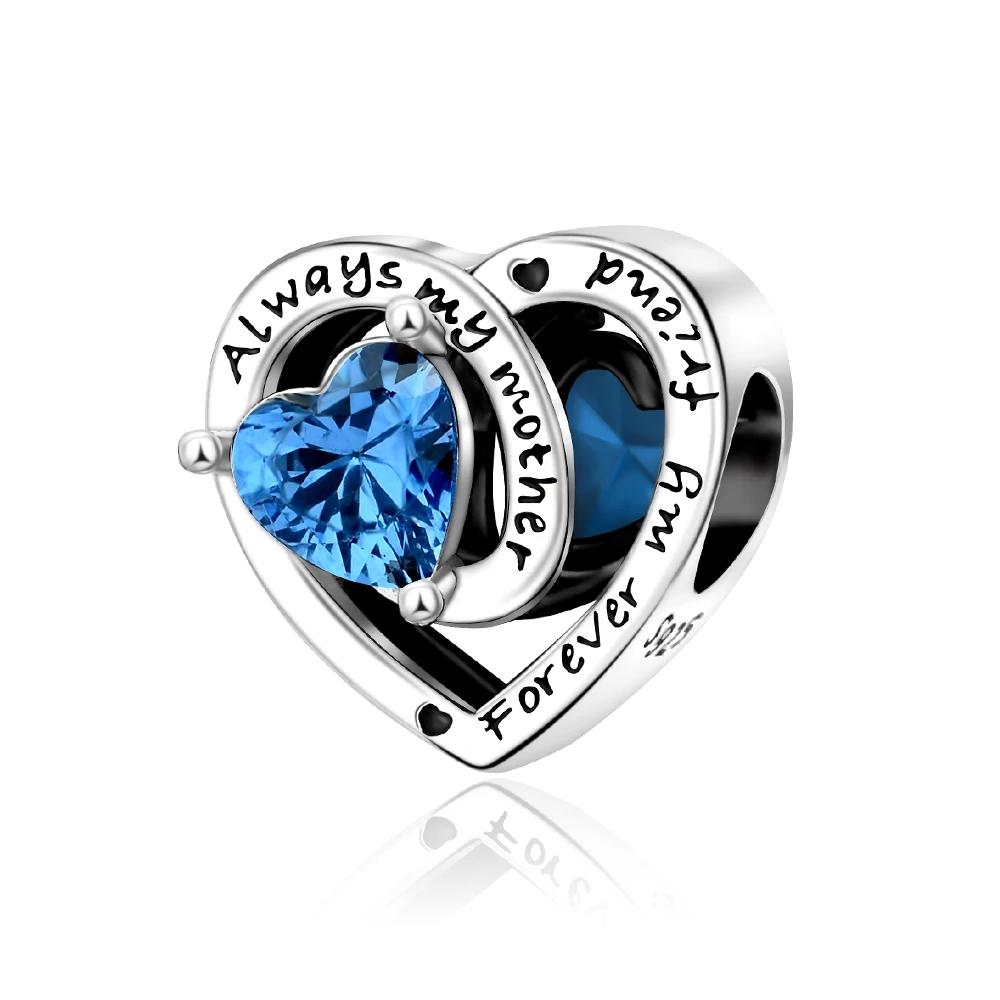 New 12 Birthstone Collection copper Colorful Eternity Heart Charm Authentic Design Bead Charms Fits Do It Yourself Birthday Women Gift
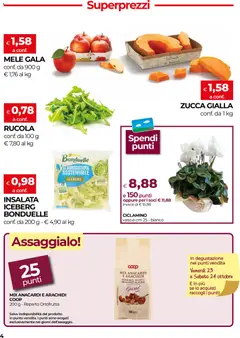 Anteprima del volantino COOP volantino Firenze valido a partire dal 15/10/2026 | Pagina: 4 | Prodotti: Rucola, Insalata, Arachidi, Miele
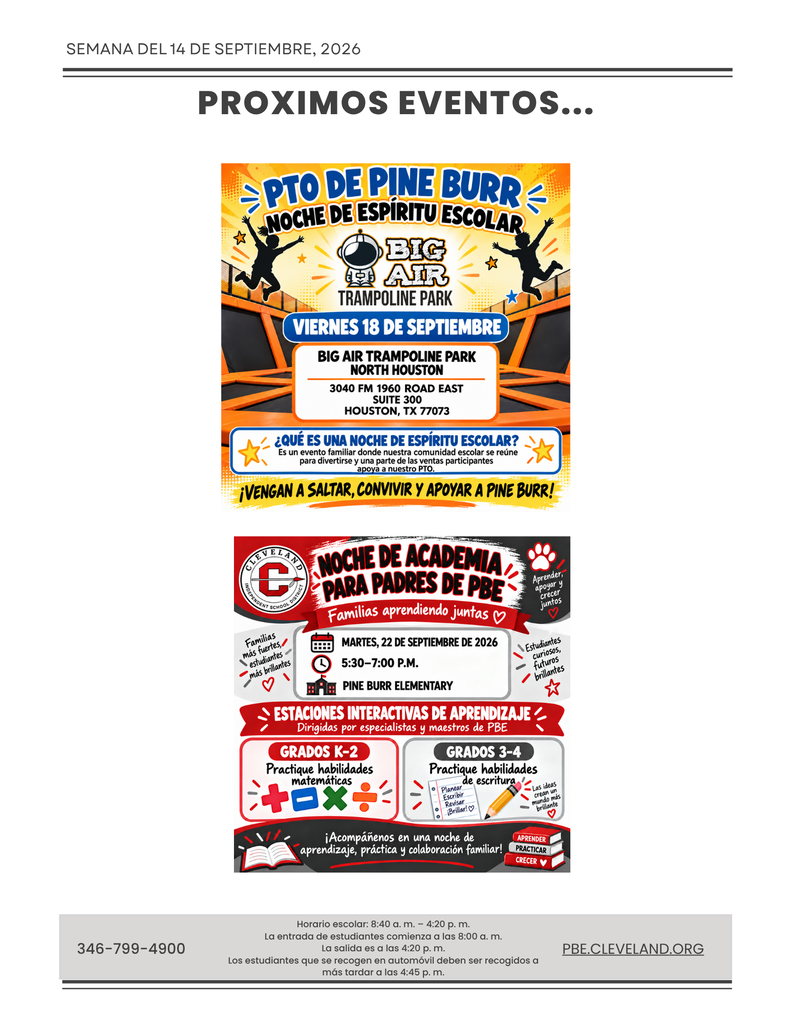 Flyers are displayed, one for PTO Pine Burr Night with a trampoline image and another for an Academy Night for Parents of Pine.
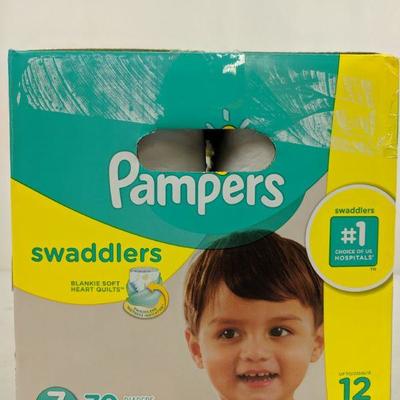 Pampers Swaddlers Diapers, Size 7, 70 ct - New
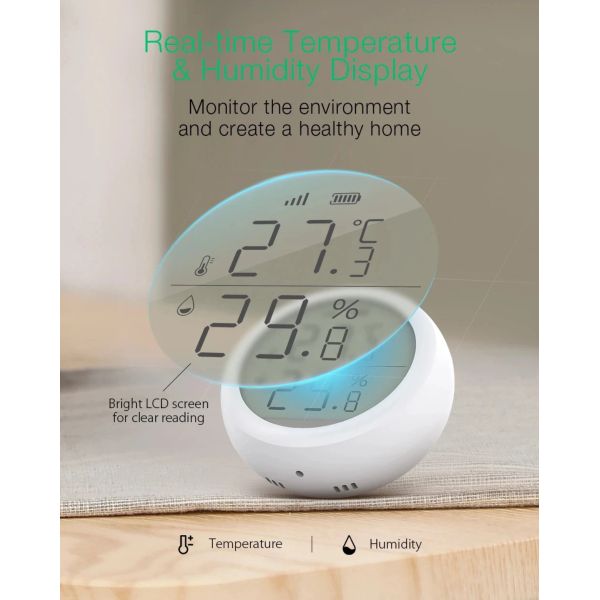 Smart Home Tuya Zigbee Wifi Wireless Smart Temperature And Humidity Sensor lcd Screen Use With Gateway
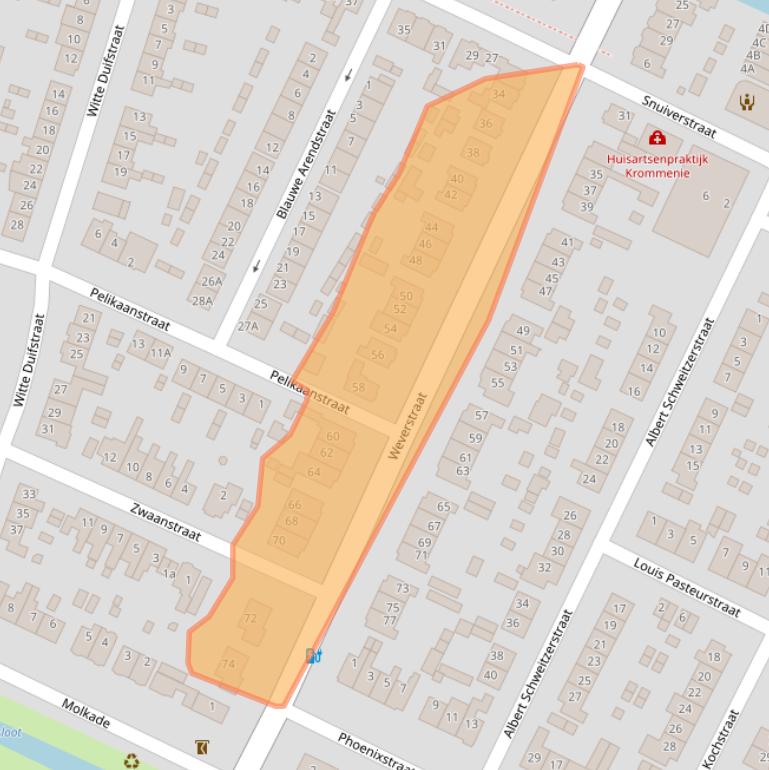 Kaart van postcodegebied 1561EK.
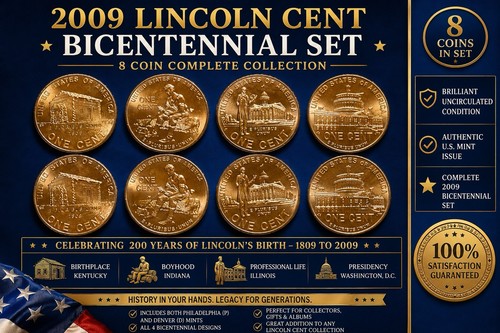 🇺🇸2009 Lincoln Bicentennial Cent P&D 8 Coin BU UNC Penny Set Collection🇺🇸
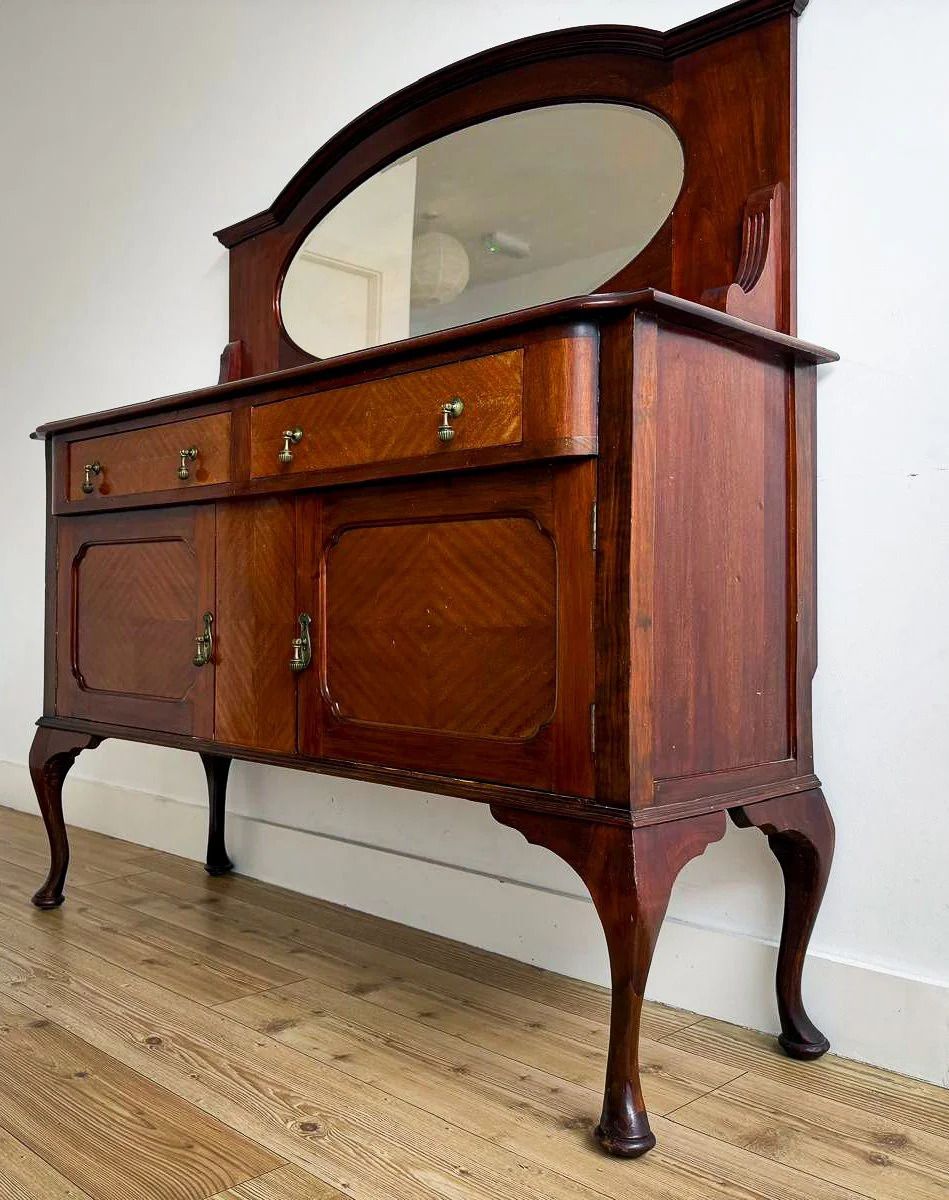 Antique Edwardian Inlaid Mahogany Sideboard Dresser With Mirror. photo Furniture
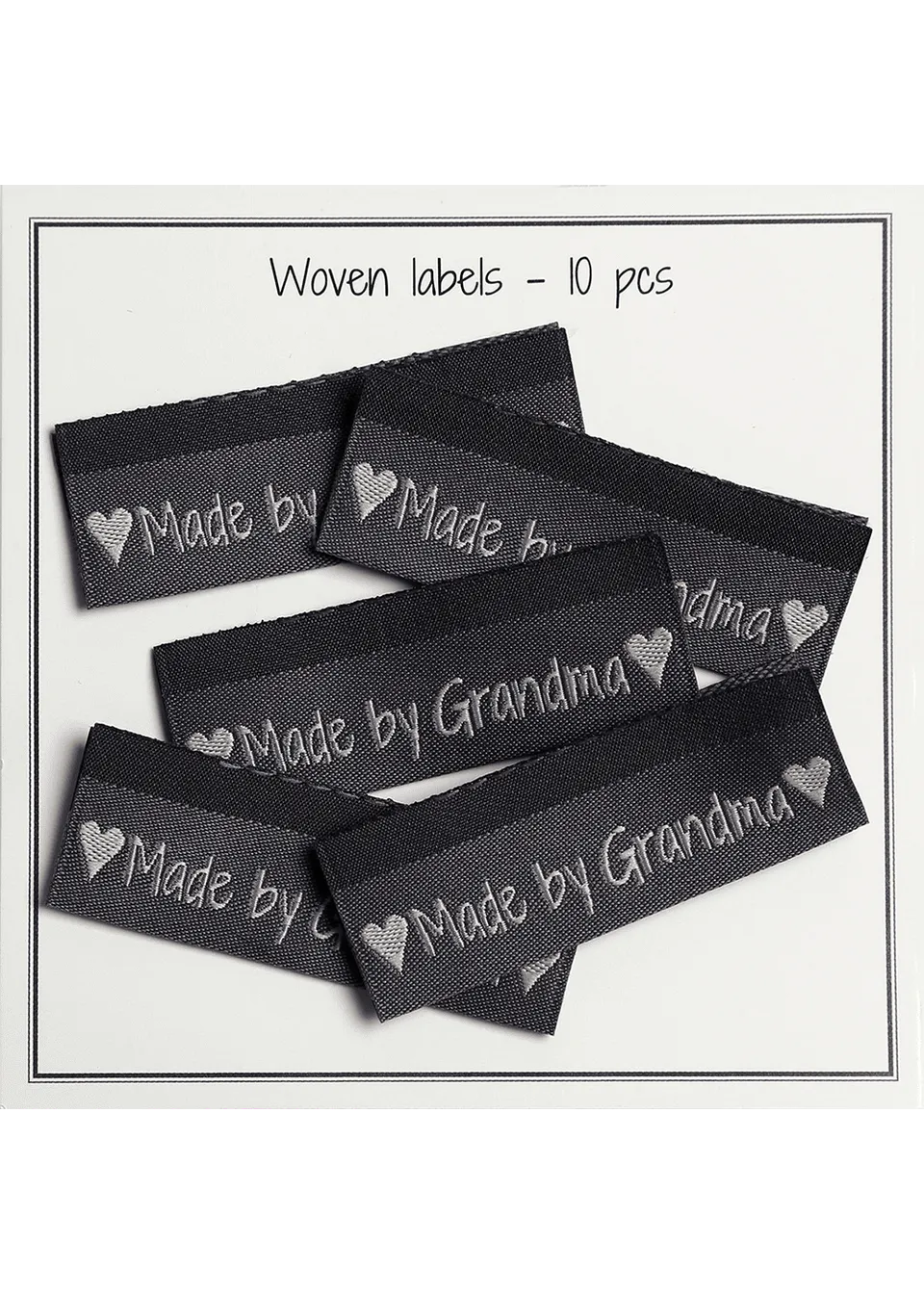 Go Handmade Merkelapper grå grandma 50x11,5 mm 10 stk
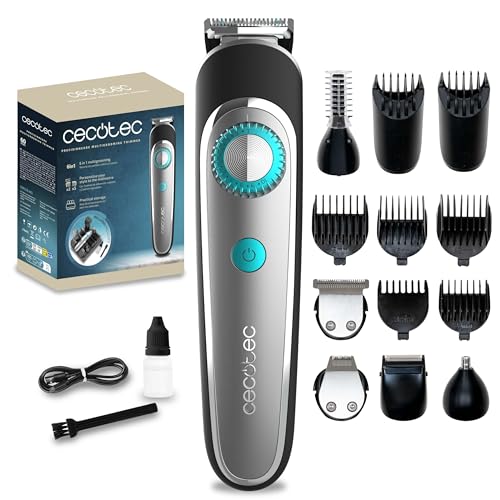 Cecotec Barbeiro corta a bateria Precisioncare Multigrooming Trimmer 6 em 1. Pentes 3-20 mm, base de armazenamento, barbear corporal, resistência Ipx7, autonomia 60 min, carregamento rápido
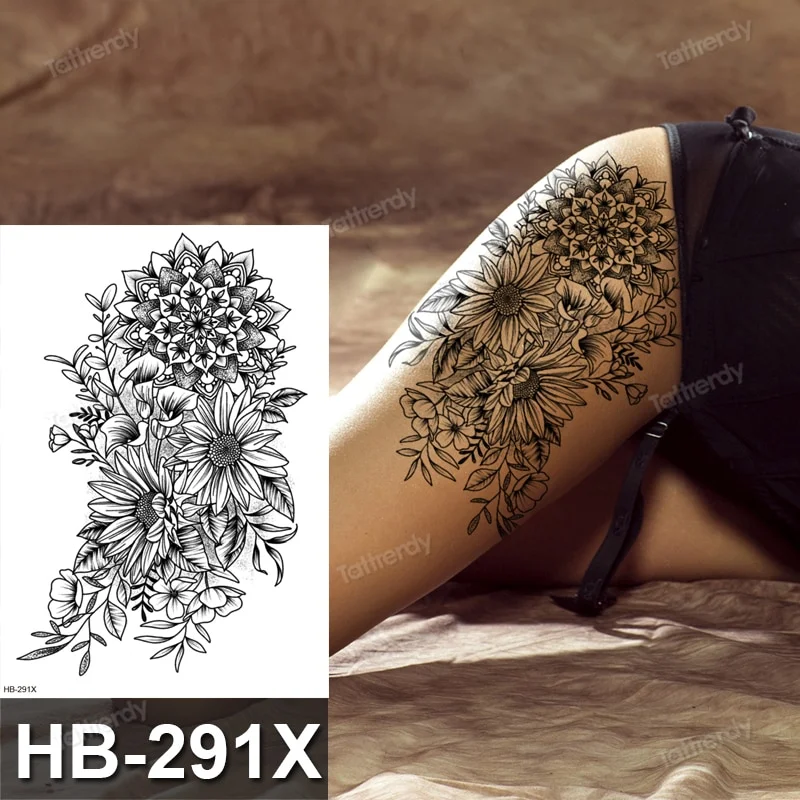 Sdrawing henna black lace mandala flowers sexy waterproof temporary tattoo for women thigh body tattoo sketch flower rose peony big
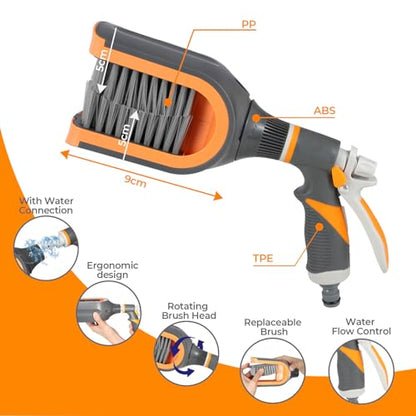 Large Blind Cleaner Duster Tool, Blind Brush, with Water Connection, Cleaning Brush for C or Z Slats, Brush Head 180° Rotation, Replaceable Bristles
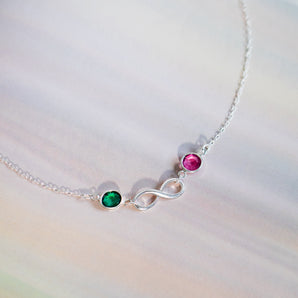 Infinity necklace with birthstones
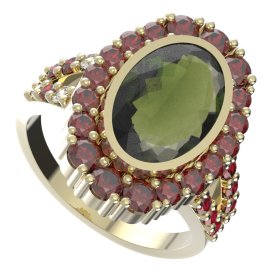 BG prsten oválný 523-Y Žluté zlato - 585 Vltavín a granát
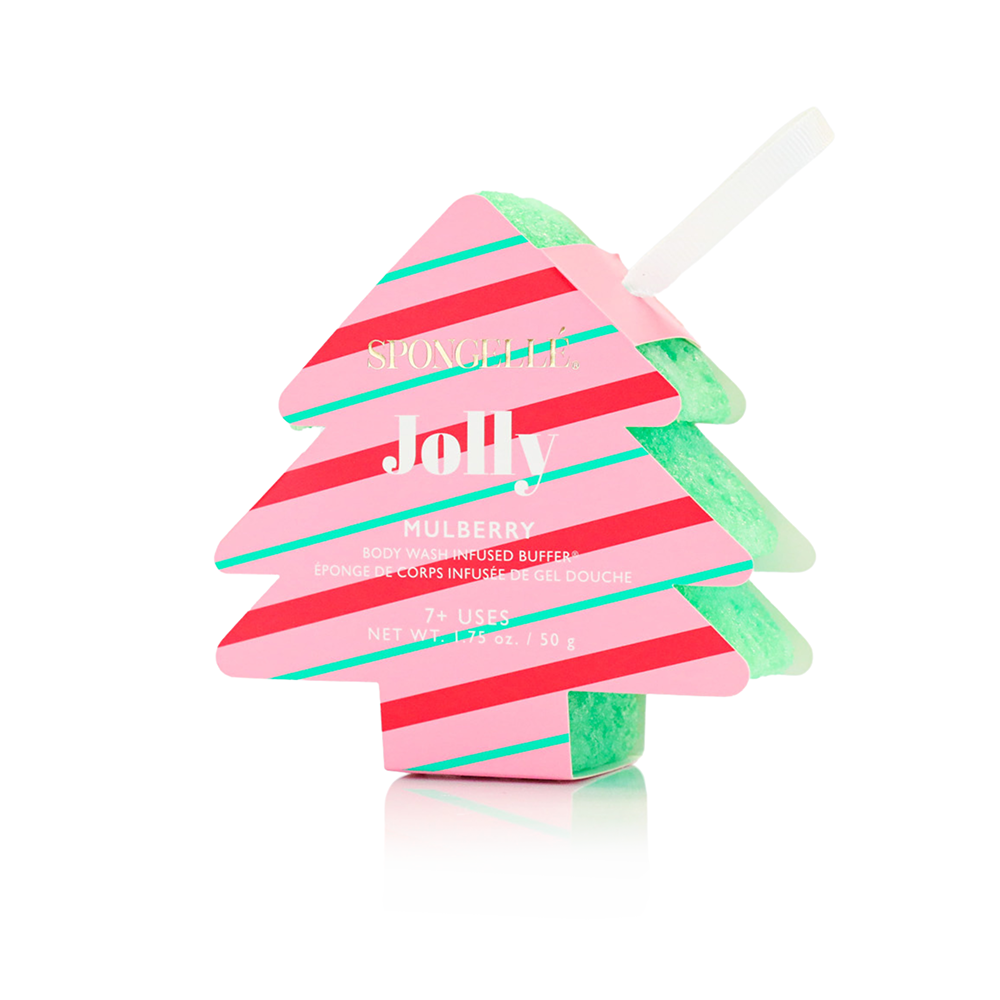 Spongellé | Bestsellers: Fall, Halloween, Christmas 2026 - Jolly - Mulberry Holiday Tree Buffer Christmas Stocking Gift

□ □ □ □

Extract every line of text from the data above word for word, leaving the pictures out of your answer.

Worked solution:
 New 12 Birthstone Collection copper Colorful Eternity Heart Charm Authentic Design Bead Charms Fits Do It Yourself Birthday Women Gift
 Anteprima del volantino COOP volantino Firenze valido a partire dal 15/10/2026 | Pagina: 4 | Prodotti: Rucola, Insalata, Arachidi, Miele
 Flyers are displayed, one for PTO Pine Burr Night with a trampoline image and another for an Academy Night for Parents of Pine.
 Pampers Swaddlers Diapers, Size 7, 70 ct - New
 Smart Home Tuya Zigbee Wifi Wireless Smart Temperature And Humidity Sensor lcd Screen Use With Gateway
 Kaart van postcodegebied 1561EK.
 🇺🇸2009 Lincoln Bicentennial Cent P&D 8 Coin BU UNC Penny Set Collection🇺🇸
 Antique Edwardian Inlaid Mahogany Sideboard Dresser With Mirror. photo Furniture
 Go Handmade Merkelapper grå grandma 50x11,5 mm 10 stk
 Cecotec Barbeiro corta a bateria Precisioncare Multigrooming Trimmer 6 em 1. Pentes 3-20 mm, base de armazenamento, barbear corporal, resistência Ipx7, autonomia 60 min, carregamento rápido
 Sdrawing henna black lace mandala flowers sexy waterproof temporary tattoo for women thigh body tattoo sketch flower rose peony big
 Large Blind Cleaner Duster Tool, Blind Brush, with Water Connection, Cleaning Brush for C or Z Slats, Brush Head 180° Rotation, Replaceable Bristles
 Infinity necklace with birthstones
 BG prsten oválný 523-Y Žluté zlato - 585 Vltavín a granát
 Spongellé | Bestsellers: Fall, Halloween, Christmas 2026 - Jolly - Mulberry Holiday Tree Buffer Christmas Stocking Gift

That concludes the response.